A Hanoian promotes Vietnamese culture in Germany

In the past, when visiting Europe, one often saw a small Vietnamese food stall, hiding in a quiet street in the big cities of European countries. But things have been changing in recent years. Overseas Vietnamese has started to run a large chain of restaurants, which appear confident next to internationally renowned brands.

Vietnamese food trademark in Germany

An express train took us to the Central Station of the German northwestern city of Bremen, on a late afternoon in winter. I was very surprised upon seeing a restaurant with an authentic Vietnamese name called “Mai – Mai” and its symbol of a green rice paddy field. A long line of local people were waiting outside the restaurant for their turn. Inside, customers were enjoying hot Vietnamese food and there were no vacancies.

Like other Western cities, the Central Station in Bremen is always crowded and, therefore, places are very expensive to lease. Normally, only big brand-names, like Mc Donald and KFC, would appear there. Therefore, when I saw a Vietnamese restaurant there, I was both surprised and curious.

During my month of traveling across Germany, I began to recognize that Vietnamese nationals were on their way to taking a lead in the Asian food services, and were even more prominent than Chinese restaurants.

According to Vietnamese nationals in Germany, after the spontaneous and separate developments of small Vietnamese food stalls, which mushroomed in eastern Germany, Vietnamese nationals united and started to build large trademarks with chains of restaurants.

At this point, Mai–Mai and Zen Thai occupy the North; Hai Ky is seen in the South; Asian Nack (Berlin) and Asia Thu Loi (Dresden) are in the East; and Thai Co is in the West.

Success comes from serious and creative thinking

Arriving in Eastern Germany in 1988, Do Dai Duong, a 20-year-old man from Hanoi, could not speak any German. He was sent to the former Democratic Republic of Germany as a guest worker. In 1989, the Berlin Wall fell down and Duong became unemployed.

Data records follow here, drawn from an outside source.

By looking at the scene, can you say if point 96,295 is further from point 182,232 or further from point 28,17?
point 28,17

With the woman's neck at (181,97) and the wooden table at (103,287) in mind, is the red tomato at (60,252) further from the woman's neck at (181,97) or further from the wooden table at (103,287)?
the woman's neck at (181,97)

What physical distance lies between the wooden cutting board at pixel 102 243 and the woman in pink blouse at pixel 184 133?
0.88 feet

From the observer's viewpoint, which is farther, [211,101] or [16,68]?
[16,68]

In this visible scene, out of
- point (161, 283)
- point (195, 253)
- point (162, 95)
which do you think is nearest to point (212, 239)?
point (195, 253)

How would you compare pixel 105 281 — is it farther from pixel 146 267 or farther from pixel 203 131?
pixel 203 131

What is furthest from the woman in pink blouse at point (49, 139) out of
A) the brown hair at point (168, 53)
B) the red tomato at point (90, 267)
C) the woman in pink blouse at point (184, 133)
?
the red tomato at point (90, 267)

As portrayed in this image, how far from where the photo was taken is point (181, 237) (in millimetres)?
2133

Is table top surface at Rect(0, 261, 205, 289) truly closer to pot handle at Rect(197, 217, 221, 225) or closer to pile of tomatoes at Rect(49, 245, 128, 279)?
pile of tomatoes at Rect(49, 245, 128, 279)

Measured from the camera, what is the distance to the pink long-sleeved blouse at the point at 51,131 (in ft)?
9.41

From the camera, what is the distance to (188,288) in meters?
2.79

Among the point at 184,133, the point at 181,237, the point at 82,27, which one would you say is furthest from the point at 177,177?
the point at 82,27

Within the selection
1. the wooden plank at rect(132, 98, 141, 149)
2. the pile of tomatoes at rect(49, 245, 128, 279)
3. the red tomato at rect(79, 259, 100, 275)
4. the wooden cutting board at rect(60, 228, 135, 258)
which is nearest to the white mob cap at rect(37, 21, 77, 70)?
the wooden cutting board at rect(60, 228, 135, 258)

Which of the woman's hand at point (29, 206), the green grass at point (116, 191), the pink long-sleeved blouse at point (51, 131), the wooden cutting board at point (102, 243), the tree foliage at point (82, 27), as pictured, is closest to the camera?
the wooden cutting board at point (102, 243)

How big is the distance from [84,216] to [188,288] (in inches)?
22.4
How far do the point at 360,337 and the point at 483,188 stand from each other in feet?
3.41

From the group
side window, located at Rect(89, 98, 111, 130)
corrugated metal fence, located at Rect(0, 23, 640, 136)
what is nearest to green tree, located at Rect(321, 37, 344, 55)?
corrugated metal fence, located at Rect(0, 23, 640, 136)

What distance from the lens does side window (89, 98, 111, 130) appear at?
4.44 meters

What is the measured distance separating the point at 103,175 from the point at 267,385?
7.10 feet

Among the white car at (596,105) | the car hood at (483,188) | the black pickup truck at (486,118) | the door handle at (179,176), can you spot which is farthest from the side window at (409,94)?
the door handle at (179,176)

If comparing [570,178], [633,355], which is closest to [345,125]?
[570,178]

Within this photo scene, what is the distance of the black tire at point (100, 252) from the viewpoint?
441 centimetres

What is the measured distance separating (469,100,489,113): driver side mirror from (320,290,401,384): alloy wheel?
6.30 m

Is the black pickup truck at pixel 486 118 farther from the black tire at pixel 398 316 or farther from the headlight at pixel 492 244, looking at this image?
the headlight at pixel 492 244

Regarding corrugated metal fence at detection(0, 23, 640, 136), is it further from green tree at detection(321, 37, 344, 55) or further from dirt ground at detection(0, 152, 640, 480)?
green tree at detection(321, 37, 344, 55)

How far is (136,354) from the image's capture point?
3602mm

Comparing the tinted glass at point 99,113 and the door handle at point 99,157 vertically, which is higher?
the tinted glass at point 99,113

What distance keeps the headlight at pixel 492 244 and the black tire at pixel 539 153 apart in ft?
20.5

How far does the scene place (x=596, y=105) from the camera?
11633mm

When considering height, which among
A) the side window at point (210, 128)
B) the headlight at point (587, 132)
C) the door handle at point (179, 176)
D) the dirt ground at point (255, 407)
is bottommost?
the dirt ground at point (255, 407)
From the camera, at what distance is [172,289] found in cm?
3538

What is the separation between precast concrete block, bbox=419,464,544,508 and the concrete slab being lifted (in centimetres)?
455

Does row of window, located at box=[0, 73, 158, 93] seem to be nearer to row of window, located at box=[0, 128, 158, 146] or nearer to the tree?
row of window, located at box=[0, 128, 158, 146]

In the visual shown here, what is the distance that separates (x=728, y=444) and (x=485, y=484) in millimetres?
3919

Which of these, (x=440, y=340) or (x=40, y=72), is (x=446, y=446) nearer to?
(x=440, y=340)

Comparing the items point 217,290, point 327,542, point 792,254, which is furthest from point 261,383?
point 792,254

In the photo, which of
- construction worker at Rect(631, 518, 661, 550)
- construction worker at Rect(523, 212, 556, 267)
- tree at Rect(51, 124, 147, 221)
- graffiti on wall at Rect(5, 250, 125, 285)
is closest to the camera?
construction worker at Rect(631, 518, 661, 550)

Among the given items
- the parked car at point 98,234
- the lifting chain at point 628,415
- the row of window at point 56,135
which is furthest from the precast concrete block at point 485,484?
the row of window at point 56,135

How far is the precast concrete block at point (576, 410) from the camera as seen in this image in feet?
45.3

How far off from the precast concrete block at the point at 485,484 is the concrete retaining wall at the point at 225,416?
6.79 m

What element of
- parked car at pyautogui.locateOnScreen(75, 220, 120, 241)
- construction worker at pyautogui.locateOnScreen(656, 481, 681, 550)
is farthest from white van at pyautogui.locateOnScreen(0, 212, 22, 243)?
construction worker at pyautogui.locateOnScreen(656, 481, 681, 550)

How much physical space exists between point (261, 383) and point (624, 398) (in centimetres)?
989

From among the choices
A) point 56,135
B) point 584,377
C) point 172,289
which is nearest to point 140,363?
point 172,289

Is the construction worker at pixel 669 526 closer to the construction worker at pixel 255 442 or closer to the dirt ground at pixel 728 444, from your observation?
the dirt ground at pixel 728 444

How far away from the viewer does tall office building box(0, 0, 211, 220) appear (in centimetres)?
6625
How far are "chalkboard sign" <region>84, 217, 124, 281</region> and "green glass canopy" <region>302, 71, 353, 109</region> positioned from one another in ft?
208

Over 20 years, the Hanoian man had to work hard to earn his living. Without qualifications and skills, he had to do many jobs in his life. But during the difficult years, he learned the good working and thinking habits and disciplines of the local people. He himself found that one should always be serious at work and that business differences could lead to success.

He thought to himself: “Germans are industrial people who often save time by eating fast-foods and many have become sick of eating such fatty foods made of chicken and beef.” So, he began to think of fast-foods made from seafood and to set-up Vietnamese fast-food restaurants at railway and subway stations.

According to the Director of the Mai-Mai food chain, his restaurants now serve 32 fast-food courses. The Director confided that the secret of his food lies in the sauces that are made from ten different herbs and that his restaurants serve customers very quickly. (It takes only one minute for a customer to get his or her meal).

Mai-Mai General Director, Do Dai Duong, said that all of the staff are Vietnamese, except for the interior designer, who is German. According to Duong, with good interior designs of a restaurant that is suitable with the public taste, more people would like to come in. Therefore, the arrangement and the furniture of his restaurant are carefully considered by the owner.

Recalling several years ago, he said that Vietnamese restaurants often took the names such as,” Chinese food” or “Chinese restaurant”, because Chinese food was so famous in Germany in the past.

The situation has now changed. Vietnamese nationals, now involved in the food business in Germany, have begun to take control over Asian food distribution and food services, while promoting Vietnamese cuisine. This also promotes their culture via their restaurant chains across the country.